No, don’t. He works for a building contractor. He believes you have to work very hard in this life, just to keep your head above water, or to escape whatever it is that’s waiting to crush you like a grape. And even then you may lose at any moment. Like
Christ in Concrete
. Only he couldn’t visualize himself in a star role. One of the lesser apostles, you might say. I’m not sorry he hasn’t got anywhere. Where is there to get, that you would all that much want to be? I’m only sorry he doesn’t see it that way. He thinks he’s a failure. How much better, I think he tells himself, if he owned four apartment blocks like my mother’s brother. Here – try the wine.

It’s good.

Not bad, is it? I’ll put the bottle between us. Help yourself.

Thanks. I mustn’t stay much longer

Sure.

Tell me about your SF stories.

Luke pulls his Indian sweater down around his wrists and leans back, propping himself on an elbow.

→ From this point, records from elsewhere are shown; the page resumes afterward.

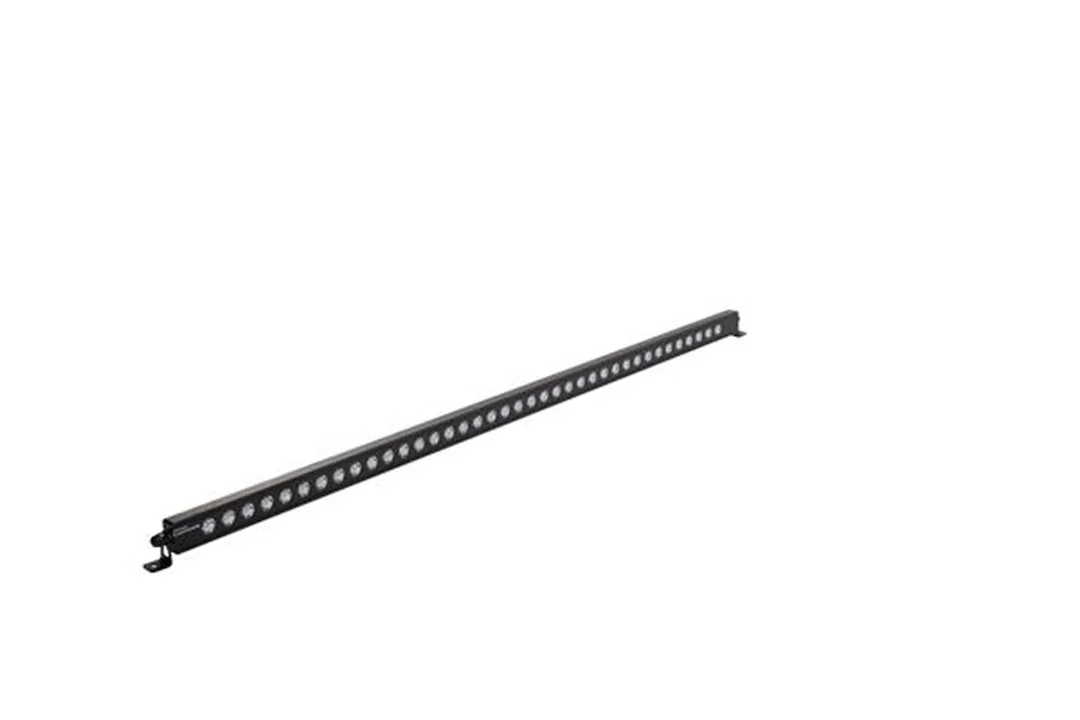 10040 – PUTCO Light Bar, LED 40.625 Inch Length 39 White NICHIA 3 Watt Bulb 195 Watt 15600 Lumens Clear Lens Black Ho...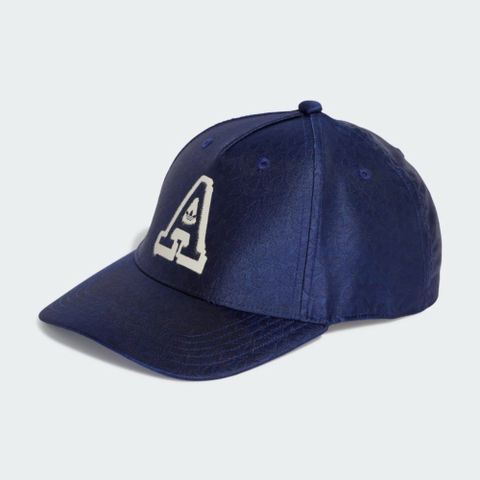 ADIDAS 愛迪達 CAP TREFOIL AOP 休閒帽 女帽 藍-IC2094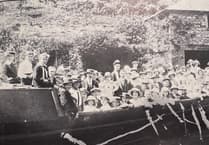 From the archives - Messing about on the canal!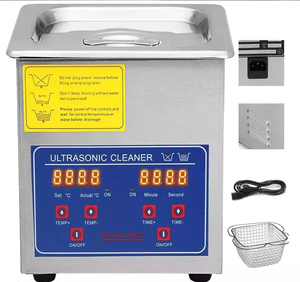 <span class=keywords><strong>1l</strong></span> 2l 3l 5l 6l 10l 15l 22l 30l 30l <span class=keywords><strong>Nettoyeur</strong></span> numérique à ultrasons vibrant en acier inoxydable avec chauffage et minuterie - Product Image 4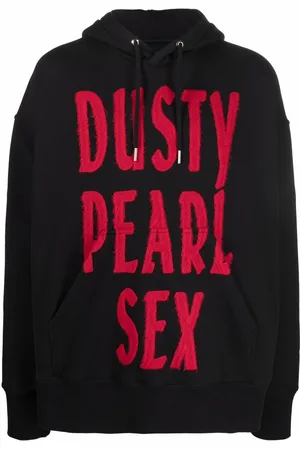 Givenchy Slogan-print hoodie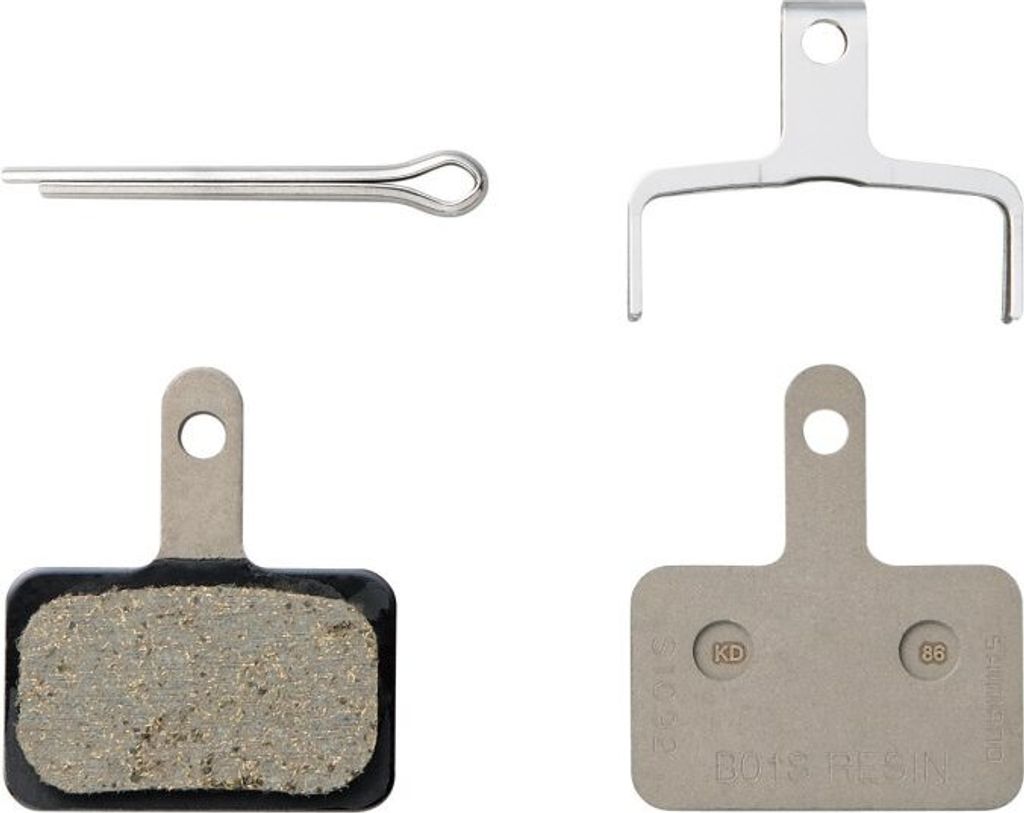 Shimano Scheibenbremsbelag B01S Resin Produktbild 2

I’ve written mostly short stories, but the one I’m trying to do now is longer, like maybe novel-length. I won’t talk about it – it’ll go away if I do. Superstition. Sometimes I think it’s great – or, well, let’s say not bad, anyway. Other times I think it’s pure crap. It’s called
The Greyfolk
. Takes place some
thousand or so years hence, when this continent is all desert and the few remaining people are governed by African administrators who followed the First Expedition which was sent from Africa centuries after the Cataclysm here, when the radiation danger had finally disappeared, to see if there were any survivors. There were. A few small creatures looking almost human crawled out of their hidey holes in the dunes. They’d evolved over the years into wizened grey-scaled folk who lived on sand lizards and water from dew ponds. They’d lost their language and all knowledge of their past, although they had a few dim racial memories and some bizarre quasi-religious cults. The Administration taught them basic Bantu, and after a hundred or so years, the greyfolk are producing some brilliant students, but none of them will do anything except invent gimmicks like the Cacophonoscope, which gives out with lamenting green-songs in color, or the Ululator, which is the sob machine, and you take your pick for whatever variety gives you your kicks. Story really concerns the dilemma of Kwaame Acquaah, the Chief Administrator, who is deeply against Africa having colonies and who wants the greyfolk themselves to discover how to restore their soil et cetera, but who can’t think how to overcome the mental block that obviously exists among them. The educated greyfolk have developed the belief that their ancestral culture was harmonious, agrarian and ideal until the disaster, which some believe to have been an act of nature such as multitudinous volcanic eruptions and others believe to have been an outside attack by unnamed destroyers. Acquaah’s problem is whether to let them continue in these comforting beliefs or to tell them what really happened. In the end, they have to know, of course. Trouble is, I’m not sure what happens when they find out.